2015年6月5日金曜日

「ゲームプログラマのためのコーディング技術」を読んで

「ゲームプログラマのためのコーディング技術」を読みました.

正直なところ,大圖さんのSlideshareの資料を見て,理想論ではあるんだけれど,そこまでやるのも大変そうだな,と思っていたので,この本も理想論を語っているのではないか,と疑っていましたが,読んでみるとそうでもありませんでした.

この本のタイトルには「ゲームプログラマのための」と書いてあります.実際,例として使われているものがゲームを作っていると見かけるようなものであったりするので,ゲームプログラマ,もしくはゲームプログラマを目指している学生の方が飲み込み易いかもしれませんが,その他のC++を使っていて初心者を抜け出したいプログラマにも是非是非読んでみて欲しい内容になっています.

C++の入門書を読み終えて,いくつか自分でプログラムを書いてみたら,この本の第1章「分かりやすいコードを書くためのテクニック」を読みながら,自分が書いたプログラムを読み返してみましょう.

第1章では,分かりにくいコード例から分かりやすいコードにするまで,何故こう変更するのか,ということを丁寧に説明しています.そして,ここが初心者にとってありがたいのではないか,と思ったのが,どういう場合に関数にすれば良いのか,どういう場合にクラスにすれば良いのか,といったコツを説明しているところです.

新人プログラマと話していて,どういう部分を関数にすれば良いか分からない,どういうものをクラスにすれば良いのか分からない,という言葉は良く聞きます.余裕があるときであれば,新人の書いたコードを見て,例を示したりするわけですが,今後は取り敢えずこの本を読め,と渡すだけで済みそうです.

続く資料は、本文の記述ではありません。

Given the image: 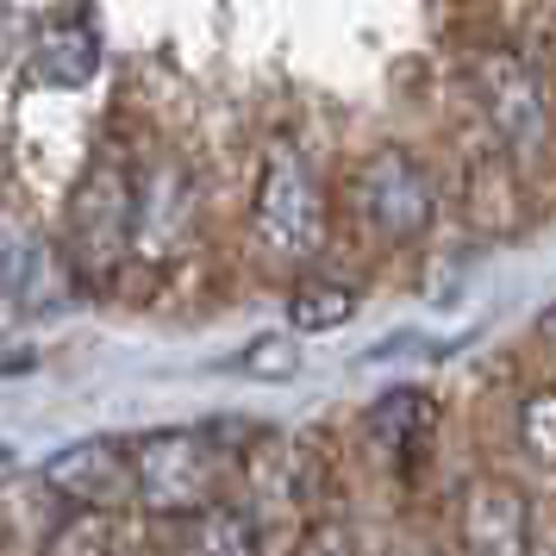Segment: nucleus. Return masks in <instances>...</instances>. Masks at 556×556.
<instances>
[{"mask_svg":"<svg viewBox=\"0 0 556 556\" xmlns=\"http://www.w3.org/2000/svg\"><path fill=\"white\" fill-rule=\"evenodd\" d=\"M251 244L269 269H306L326 244V181L294 131H276L256 156Z\"/></svg>","mask_w":556,"mask_h":556,"instance_id":"obj_1","label":"nucleus"},{"mask_svg":"<svg viewBox=\"0 0 556 556\" xmlns=\"http://www.w3.org/2000/svg\"><path fill=\"white\" fill-rule=\"evenodd\" d=\"M56 256L76 288H106L131 263V163L119 144H101L70 181Z\"/></svg>","mask_w":556,"mask_h":556,"instance_id":"obj_2","label":"nucleus"},{"mask_svg":"<svg viewBox=\"0 0 556 556\" xmlns=\"http://www.w3.org/2000/svg\"><path fill=\"white\" fill-rule=\"evenodd\" d=\"M226 431L219 426H163L131 438V501L151 519H188L219 501L226 481Z\"/></svg>","mask_w":556,"mask_h":556,"instance_id":"obj_3","label":"nucleus"},{"mask_svg":"<svg viewBox=\"0 0 556 556\" xmlns=\"http://www.w3.org/2000/svg\"><path fill=\"white\" fill-rule=\"evenodd\" d=\"M469 94L481 106V126L494 131L513 163H538L556 144V88L544 81V70L513 45H488L469 56Z\"/></svg>","mask_w":556,"mask_h":556,"instance_id":"obj_4","label":"nucleus"},{"mask_svg":"<svg viewBox=\"0 0 556 556\" xmlns=\"http://www.w3.org/2000/svg\"><path fill=\"white\" fill-rule=\"evenodd\" d=\"M351 206L369 238L401 251L438 226V181L406 144H376L351 169Z\"/></svg>","mask_w":556,"mask_h":556,"instance_id":"obj_5","label":"nucleus"},{"mask_svg":"<svg viewBox=\"0 0 556 556\" xmlns=\"http://www.w3.org/2000/svg\"><path fill=\"white\" fill-rule=\"evenodd\" d=\"M201 219V181L188 156L151 151L131 163V256L138 263H169L194 238Z\"/></svg>","mask_w":556,"mask_h":556,"instance_id":"obj_6","label":"nucleus"},{"mask_svg":"<svg viewBox=\"0 0 556 556\" xmlns=\"http://www.w3.org/2000/svg\"><path fill=\"white\" fill-rule=\"evenodd\" d=\"M45 488L76 513H113L131 501V438H76L45 463Z\"/></svg>","mask_w":556,"mask_h":556,"instance_id":"obj_7","label":"nucleus"},{"mask_svg":"<svg viewBox=\"0 0 556 556\" xmlns=\"http://www.w3.org/2000/svg\"><path fill=\"white\" fill-rule=\"evenodd\" d=\"M463 556H531V501L513 481H476L463 494Z\"/></svg>","mask_w":556,"mask_h":556,"instance_id":"obj_8","label":"nucleus"},{"mask_svg":"<svg viewBox=\"0 0 556 556\" xmlns=\"http://www.w3.org/2000/svg\"><path fill=\"white\" fill-rule=\"evenodd\" d=\"M369 444H376L394 469H413L419 451H426L431 438V394L426 388H388L376 406H369Z\"/></svg>","mask_w":556,"mask_h":556,"instance_id":"obj_9","label":"nucleus"},{"mask_svg":"<svg viewBox=\"0 0 556 556\" xmlns=\"http://www.w3.org/2000/svg\"><path fill=\"white\" fill-rule=\"evenodd\" d=\"M94 70H101V31L81 13L56 20L38 45V81L45 88H81V81H94Z\"/></svg>","mask_w":556,"mask_h":556,"instance_id":"obj_10","label":"nucleus"},{"mask_svg":"<svg viewBox=\"0 0 556 556\" xmlns=\"http://www.w3.org/2000/svg\"><path fill=\"white\" fill-rule=\"evenodd\" d=\"M181 526V551L176 556H263V538L256 526L238 513V506H201V513H188L176 519Z\"/></svg>","mask_w":556,"mask_h":556,"instance_id":"obj_11","label":"nucleus"},{"mask_svg":"<svg viewBox=\"0 0 556 556\" xmlns=\"http://www.w3.org/2000/svg\"><path fill=\"white\" fill-rule=\"evenodd\" d=\"M356 319V288L344 281H326V276H306L294 294H288V326L319 338V331H338Z\"/></svg>","mask_w":556,"mask_h":556,"instance_id":"obj_12","label":"nucleus"},{"mask_svg":"<svg viewBox=\"0 0 556 556\" xmlns=\"http://www.w3.org/2000/svg\"><path fill=\"white\" fill-rule=\"evenodd\" d=\"M519 444H526V456L538 469L556 476V381L551 388H531L519 401Z\"/></svg>","mask_w":556,"mask_h":556,"instance_id":"obj_13","label":"nucleus"},{"mask_svg":"<svg viewBox=\"0 0 556 556\" xmlns=\"http://www.w3.org/2000/svg\"><path fill=\"white\" fill-rule=\"evenodd\" d=\"M238 376H256V381H288L294 369H301V356H294V344L288 338H256V344H244L238 351V363H231Z\"/></svg>","mask_w":556,"mask_h":556,"instance_id":"obj_14","label":"nucleus"},{"mask_svg":"<svg viewBox=\"0 0 556 556\" xmlns=\"http://www.w3.org/2000/svg\"><path fill=\"white\" fill-rule=\"evenodd\" d=\"M45 556H113V551H106V531L94 519H70V526L51 531Z\"/></svg>","mask_w":556,"mask_h":556,"instance_id":"obj_15","label":"nucleus"},{"mask_svg":"<svg viewBox=\"0 0 556 556\" xmlns=\"http://www.w3.org/2000/svg\"><path fill=\"white\" fill-rule=\"evenodd\" d=\"M294 556H356L351 531L338 526V519H326V526H306V538L294 544Z\"/></svg>","mask_w":556,"mask_h":556,"instance_id":"obj_16","label":"nucleus"},{"mask_svg":"<svg viewBox=\"0 0 556 556\" xmlns=\"http://www.w3.org/2000/svg\"><path fill=\"white\" fill-rule=\"evenodd\" d=\"M394 556H431V544H419V538H406V544H394Z\"/></svg>","mask_w":556,"mask_h":556,"instance_id":"obj_17","label":"nucleus"},{"mask_svg":"<svg viewBox=\"0 0 556 556\" xmlns=\"http://www.w3.org/2000/svg\"><path fill=\"white\" fill-rule=\"evenodd\" d=\"M531 556H556V531L551 538H531Z\"/></svg>","mask_w":556,"mask_h":556,"instance_id":"obj_18","label":"nucleus"},{"mask_svg":"<svg viewBox=\"0 0 556 556\" xmlns=\"http://www.w3.org/2000/svg\"><path fill=\"white\" fill-rule=\"evenodd\" d=\"M0 463H13V451H7V444H0Z\"/></svg>","mask_w":556,"mask_h":556,"instance_id":"obj_19","label":"nucleus"}]
</instances>
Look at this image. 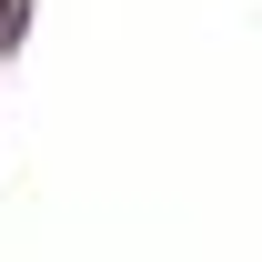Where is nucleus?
<instances>
[{
	"instance_id": "nucleus-1",
	"label": "nucleus",
	"mask_w": 262,
	"mask_h": 262,
	"mask_svg": "<svg viewBox=\"0 0 262 262\" xmlns=\"http://www.w3.org/2000/svg\"><path fill=\"white\" fill-rule=\"evenodd\" d=\"M0 40H20V0H0Z\"/></svg>"
}]
</instances>
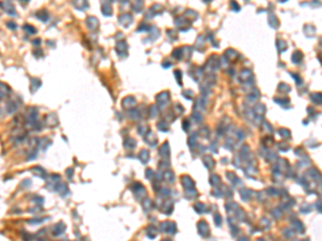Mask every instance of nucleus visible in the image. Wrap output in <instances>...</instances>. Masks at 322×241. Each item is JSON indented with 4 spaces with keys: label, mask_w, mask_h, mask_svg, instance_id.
Listing matches in <instances>:
<instances>
[{
    "label": "nucleus",
    "mask_w": 322,
    "mask_h": 241,
    "mask_svg": "<svg viewBox=\"0 0 322 241\" xmlns=\"http://www.w3.org/2000/svg\"><path fill=\"white\" fill-rule=\"evenodd\" d=\"M38 118H39L38 109L34 106L28 107L26 112H25V122L32 128L34 123L38 122Z\"/></svg>",
    "instance_id": "f257e3e1"
},
{
    "label": "nucleus",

この本を読んだ初心者ではないつもりの人は,途中でこう思うかもしれません.こんな風に書いてたら,ゲームだと処理が重くなって使えないのでは,と.そう思うタイミングで,実行速度の低下とかはちゃんと対策があるし,コンパイラを活用しよう,といった感じの話が入っていて,上手いなぁ,と感じました.

第2章の「シンプルな設計のための原則とパターン」からは,初心者だとちょっと難しいかもしれません.というのも,実際の問題にぶつかったことが無いか少ないため,こういう設計の方が良い,と言われても感覚が理解できないかもしれないからです.しかし,何かしらの仕事であったり課題であったりを終えた後に読み返してみれば,きっと色々と修正したいポイントが出てくることでしょう.

第3章の「ソースコードの品質計測」は,初心者どころか中級者でも全く知らない人もいるかと思います.理由としては,著者も挙げていますが,C++のコードの品質を計測するツールには商用の高価なものが多く,会社や学校で導入していないと触れる機会がなかなか無いからです.この本では,無償のツールが紹介されているので,自分で書いたコードを自分で計測してみることは可能です.

この本で紹介されているようなコードの品質の指標を利用することで,経験者の勘に頼ること無く,自分でコードの善し悪しに気付くことも可能になるため,是非とも導入したいところです.とりあえず,しばらくは時間がありそうなので,まずは自分の手元だけでも実践して,社内に布教していきたいですね.

この本は,初心者から中級者向け,となっていますが,新人に教える人のための教材としても使えると思うので,C++でプログラムを書く人は買って損は無いのでは,と思います.